Узнав, что раввин вернул отцу Виктору потерянные им документы и тем самым выручил его из большой беды, я очень захотел расспросить батюшку о встрече с этим самым раввином. Интересно, какой он? Ведь все, что я о них знаю, почерпнуто исключительно из анекдотов. А тут такая возможность!
— Бать, — прошу при встрече с моим другом, — расскажи, как съездил к раввину, о чем вы с ним говорили, и вообще, какой он?
Чувствую, ставлю его этим вопросом в тупик.
— Какой?.. Да самый обыкновенный, нормальный человек. Посидели с ним, чайку попили, посмеялись, мол, ситуация, как в том анекдоте. А потом, мне же не впервой общаться с раввином. В свое время я чуть ли не год был прихожанином одной московской синагоги.
У меня челюсть отвисла:
— Как синагоги, бать?! Ты что же, еврей?!

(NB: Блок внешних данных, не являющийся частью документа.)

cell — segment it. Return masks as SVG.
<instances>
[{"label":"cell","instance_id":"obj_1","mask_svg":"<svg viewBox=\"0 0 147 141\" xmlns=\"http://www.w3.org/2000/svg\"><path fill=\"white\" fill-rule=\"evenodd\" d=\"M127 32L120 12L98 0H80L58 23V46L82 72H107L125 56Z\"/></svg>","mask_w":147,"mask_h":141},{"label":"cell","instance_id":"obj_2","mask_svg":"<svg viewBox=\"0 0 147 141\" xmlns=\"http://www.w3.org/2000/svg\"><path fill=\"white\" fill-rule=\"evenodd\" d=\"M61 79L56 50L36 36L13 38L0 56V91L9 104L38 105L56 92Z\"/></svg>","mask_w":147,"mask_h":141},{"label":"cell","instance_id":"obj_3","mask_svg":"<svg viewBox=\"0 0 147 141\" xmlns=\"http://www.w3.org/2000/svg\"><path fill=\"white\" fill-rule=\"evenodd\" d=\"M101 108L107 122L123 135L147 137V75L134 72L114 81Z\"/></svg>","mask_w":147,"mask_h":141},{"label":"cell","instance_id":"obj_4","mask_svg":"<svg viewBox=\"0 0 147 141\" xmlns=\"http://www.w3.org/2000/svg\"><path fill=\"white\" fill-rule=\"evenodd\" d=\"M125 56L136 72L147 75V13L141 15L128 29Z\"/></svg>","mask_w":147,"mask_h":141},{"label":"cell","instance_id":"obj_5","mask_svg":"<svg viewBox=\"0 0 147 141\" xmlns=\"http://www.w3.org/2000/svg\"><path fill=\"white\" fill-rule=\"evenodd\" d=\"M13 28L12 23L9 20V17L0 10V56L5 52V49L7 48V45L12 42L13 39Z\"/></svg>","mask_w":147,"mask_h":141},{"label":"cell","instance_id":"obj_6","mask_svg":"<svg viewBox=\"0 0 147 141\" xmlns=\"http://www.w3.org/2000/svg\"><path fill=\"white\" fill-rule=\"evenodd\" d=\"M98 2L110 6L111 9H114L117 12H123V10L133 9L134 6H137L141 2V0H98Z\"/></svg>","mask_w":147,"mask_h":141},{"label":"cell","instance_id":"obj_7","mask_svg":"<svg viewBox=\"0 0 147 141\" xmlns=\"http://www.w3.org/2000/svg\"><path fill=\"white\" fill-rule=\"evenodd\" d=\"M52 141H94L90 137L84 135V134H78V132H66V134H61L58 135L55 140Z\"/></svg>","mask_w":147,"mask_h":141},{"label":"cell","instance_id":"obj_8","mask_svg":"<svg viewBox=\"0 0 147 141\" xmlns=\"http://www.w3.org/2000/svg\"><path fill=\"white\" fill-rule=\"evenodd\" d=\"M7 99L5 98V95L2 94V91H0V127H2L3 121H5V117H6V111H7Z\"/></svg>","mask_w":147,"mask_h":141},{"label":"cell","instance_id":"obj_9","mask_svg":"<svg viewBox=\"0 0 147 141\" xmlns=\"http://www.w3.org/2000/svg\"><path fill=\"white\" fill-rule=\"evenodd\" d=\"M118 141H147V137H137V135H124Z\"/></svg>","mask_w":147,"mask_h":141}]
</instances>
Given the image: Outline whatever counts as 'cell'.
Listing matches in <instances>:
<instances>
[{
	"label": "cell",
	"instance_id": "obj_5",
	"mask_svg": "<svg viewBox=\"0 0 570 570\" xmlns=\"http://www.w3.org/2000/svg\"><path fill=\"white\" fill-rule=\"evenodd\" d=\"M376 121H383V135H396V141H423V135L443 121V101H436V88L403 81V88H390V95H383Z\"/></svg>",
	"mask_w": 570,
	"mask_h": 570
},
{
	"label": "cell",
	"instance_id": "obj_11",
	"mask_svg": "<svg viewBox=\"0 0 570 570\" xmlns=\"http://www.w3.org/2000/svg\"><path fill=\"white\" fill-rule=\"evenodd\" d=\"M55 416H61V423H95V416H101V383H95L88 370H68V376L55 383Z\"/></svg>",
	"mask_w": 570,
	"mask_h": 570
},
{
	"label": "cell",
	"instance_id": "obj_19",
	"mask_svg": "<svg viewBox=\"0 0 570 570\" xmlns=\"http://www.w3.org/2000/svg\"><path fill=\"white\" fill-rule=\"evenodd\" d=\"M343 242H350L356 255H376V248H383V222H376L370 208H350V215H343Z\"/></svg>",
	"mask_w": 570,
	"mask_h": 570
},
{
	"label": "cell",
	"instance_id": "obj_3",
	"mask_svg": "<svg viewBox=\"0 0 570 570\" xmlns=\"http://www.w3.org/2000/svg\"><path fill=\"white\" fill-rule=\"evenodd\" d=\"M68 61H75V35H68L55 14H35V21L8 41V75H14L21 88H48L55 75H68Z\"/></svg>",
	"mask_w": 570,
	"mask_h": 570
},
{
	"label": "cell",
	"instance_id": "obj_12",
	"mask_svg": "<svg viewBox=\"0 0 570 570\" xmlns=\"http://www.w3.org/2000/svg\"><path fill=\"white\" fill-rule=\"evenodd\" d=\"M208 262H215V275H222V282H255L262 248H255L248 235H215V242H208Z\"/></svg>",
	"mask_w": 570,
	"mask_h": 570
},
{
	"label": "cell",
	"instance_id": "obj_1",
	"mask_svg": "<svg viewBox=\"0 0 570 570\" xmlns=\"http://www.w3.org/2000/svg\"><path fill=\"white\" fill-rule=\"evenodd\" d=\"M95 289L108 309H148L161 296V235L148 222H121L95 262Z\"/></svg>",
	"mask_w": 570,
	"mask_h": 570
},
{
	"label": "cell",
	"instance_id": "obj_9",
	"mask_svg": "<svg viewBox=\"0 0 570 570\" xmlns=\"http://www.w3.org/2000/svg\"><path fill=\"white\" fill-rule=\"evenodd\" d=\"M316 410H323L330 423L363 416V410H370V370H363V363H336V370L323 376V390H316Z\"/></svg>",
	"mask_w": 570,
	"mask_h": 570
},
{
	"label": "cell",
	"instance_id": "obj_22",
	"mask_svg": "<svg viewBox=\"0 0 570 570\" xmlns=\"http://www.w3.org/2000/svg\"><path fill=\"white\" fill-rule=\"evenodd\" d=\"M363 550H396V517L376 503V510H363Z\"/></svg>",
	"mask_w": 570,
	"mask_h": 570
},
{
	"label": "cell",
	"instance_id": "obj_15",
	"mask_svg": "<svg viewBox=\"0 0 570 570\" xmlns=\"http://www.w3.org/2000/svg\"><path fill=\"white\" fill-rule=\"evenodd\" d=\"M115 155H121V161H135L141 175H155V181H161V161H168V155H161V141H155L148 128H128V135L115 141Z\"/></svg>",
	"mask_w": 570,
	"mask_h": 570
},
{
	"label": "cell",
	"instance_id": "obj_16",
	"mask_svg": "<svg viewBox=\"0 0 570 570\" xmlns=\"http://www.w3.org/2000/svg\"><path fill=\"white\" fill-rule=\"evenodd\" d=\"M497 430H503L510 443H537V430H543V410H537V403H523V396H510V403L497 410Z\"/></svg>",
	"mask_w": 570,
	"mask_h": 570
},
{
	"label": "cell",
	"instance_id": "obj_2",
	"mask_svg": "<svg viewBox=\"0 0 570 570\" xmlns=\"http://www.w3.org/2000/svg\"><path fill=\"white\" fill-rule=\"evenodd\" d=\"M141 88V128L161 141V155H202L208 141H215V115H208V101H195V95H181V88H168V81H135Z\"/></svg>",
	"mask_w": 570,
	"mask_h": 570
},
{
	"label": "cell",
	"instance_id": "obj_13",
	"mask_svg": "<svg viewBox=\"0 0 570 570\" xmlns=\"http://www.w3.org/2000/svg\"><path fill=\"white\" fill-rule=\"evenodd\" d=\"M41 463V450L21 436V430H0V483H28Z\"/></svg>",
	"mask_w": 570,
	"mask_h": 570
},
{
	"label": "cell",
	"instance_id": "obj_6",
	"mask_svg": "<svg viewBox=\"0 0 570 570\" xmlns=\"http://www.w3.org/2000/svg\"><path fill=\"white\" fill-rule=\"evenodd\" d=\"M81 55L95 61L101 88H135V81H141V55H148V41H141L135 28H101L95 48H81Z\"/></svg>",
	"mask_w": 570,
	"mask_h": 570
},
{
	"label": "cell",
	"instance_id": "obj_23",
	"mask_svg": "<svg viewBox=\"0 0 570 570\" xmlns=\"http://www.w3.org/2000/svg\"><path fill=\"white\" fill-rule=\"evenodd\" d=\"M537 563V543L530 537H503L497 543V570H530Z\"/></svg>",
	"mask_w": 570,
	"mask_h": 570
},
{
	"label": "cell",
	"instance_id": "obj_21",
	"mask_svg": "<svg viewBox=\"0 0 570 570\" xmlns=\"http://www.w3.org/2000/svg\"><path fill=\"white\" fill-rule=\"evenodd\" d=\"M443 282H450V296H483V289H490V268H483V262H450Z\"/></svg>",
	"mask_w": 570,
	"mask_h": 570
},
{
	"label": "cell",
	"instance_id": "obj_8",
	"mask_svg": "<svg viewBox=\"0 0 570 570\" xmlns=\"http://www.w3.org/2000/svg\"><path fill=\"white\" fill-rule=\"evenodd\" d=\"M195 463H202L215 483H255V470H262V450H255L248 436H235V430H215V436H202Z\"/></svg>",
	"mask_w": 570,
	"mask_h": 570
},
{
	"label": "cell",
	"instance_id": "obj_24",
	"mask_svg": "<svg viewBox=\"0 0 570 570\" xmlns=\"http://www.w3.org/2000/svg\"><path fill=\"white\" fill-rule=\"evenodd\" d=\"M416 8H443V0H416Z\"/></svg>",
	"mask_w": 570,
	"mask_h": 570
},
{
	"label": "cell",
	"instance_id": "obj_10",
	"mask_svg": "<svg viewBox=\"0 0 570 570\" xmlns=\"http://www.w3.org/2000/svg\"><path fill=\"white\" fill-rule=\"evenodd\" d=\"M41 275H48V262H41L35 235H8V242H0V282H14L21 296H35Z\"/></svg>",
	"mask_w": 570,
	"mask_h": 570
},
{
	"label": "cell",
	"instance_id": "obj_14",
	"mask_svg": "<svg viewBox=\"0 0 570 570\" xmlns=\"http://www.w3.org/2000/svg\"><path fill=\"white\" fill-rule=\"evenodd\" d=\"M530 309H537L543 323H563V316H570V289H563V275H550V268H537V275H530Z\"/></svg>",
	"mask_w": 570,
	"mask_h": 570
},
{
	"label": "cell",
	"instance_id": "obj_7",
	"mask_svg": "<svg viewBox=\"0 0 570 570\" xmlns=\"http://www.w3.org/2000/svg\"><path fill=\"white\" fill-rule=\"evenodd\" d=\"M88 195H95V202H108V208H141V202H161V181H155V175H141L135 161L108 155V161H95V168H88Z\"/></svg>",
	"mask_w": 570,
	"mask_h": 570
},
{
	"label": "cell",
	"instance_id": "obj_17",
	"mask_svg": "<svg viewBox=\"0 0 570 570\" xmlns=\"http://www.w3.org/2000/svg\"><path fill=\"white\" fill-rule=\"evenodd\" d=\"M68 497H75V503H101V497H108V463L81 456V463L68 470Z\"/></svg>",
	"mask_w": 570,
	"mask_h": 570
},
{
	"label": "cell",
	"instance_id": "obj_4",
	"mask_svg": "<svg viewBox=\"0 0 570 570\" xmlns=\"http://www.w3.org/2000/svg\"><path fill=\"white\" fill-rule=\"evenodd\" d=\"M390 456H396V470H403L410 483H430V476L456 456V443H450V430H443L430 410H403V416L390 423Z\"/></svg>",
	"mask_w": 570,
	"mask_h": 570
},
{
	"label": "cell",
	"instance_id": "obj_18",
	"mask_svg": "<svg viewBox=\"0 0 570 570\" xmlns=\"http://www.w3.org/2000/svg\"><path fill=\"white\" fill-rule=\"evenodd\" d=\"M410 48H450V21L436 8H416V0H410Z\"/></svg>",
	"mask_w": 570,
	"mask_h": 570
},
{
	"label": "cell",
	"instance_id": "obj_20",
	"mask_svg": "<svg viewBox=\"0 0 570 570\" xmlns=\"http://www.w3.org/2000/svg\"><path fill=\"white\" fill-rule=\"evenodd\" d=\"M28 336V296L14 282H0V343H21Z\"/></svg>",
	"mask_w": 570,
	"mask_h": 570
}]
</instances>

Отец Виктор отхлебывает чай из своей большой кружки:
— Нет, чистокровный белорус. Но тем не менее почти год провел среди евреев. Когда в Москву переехал, так у меня здесь даже никого из знакомых не было. Представляешь, вокруг такое множество людей, а ты среди них один. В свое время, еще когда в Бобруйске в техникуме учился, познакомился с одной девушкой, оказалось, что у нее отец известный еврейский писатель. Как–то иду по центру Москвы, и вдруг почему–то захотелось мне зайти в дверь одного дома. Это оказалась синагога. Людей внутри почти не было, ко мне подошел какой–то человек и спросил, кто я такой и чего хочу. Я сказал, что приехал из Бобруйска и знаю тамошнего известного еврейского писателя. Этот служитель был практически первым, кто за все это время поговорил со мной по–человечески и пригласил приходить еще.
Никто от меня ничего не требовал, я просто иногда приходил к ним, сидел на службах. Они напомнили мне моего дядю Цыбу.
— Какого дядю Цыбу?
— Моего родного еврейского дядю.
— Погоди, только что ты сказал, что ты белорус, а сейчас говоришь, что твой родной дядя еврей. Бать, ты меня совсем запутал!
Отец Виктор смеется:
— Прости, я задурил тебе голову. Дядя Цыба стал нам родным в годы войны. Их семья жила в нашей деревне. Немцы пришли слишком быстро, и его родителям пришлось, бросив все, уходить вместе с нашими войсками.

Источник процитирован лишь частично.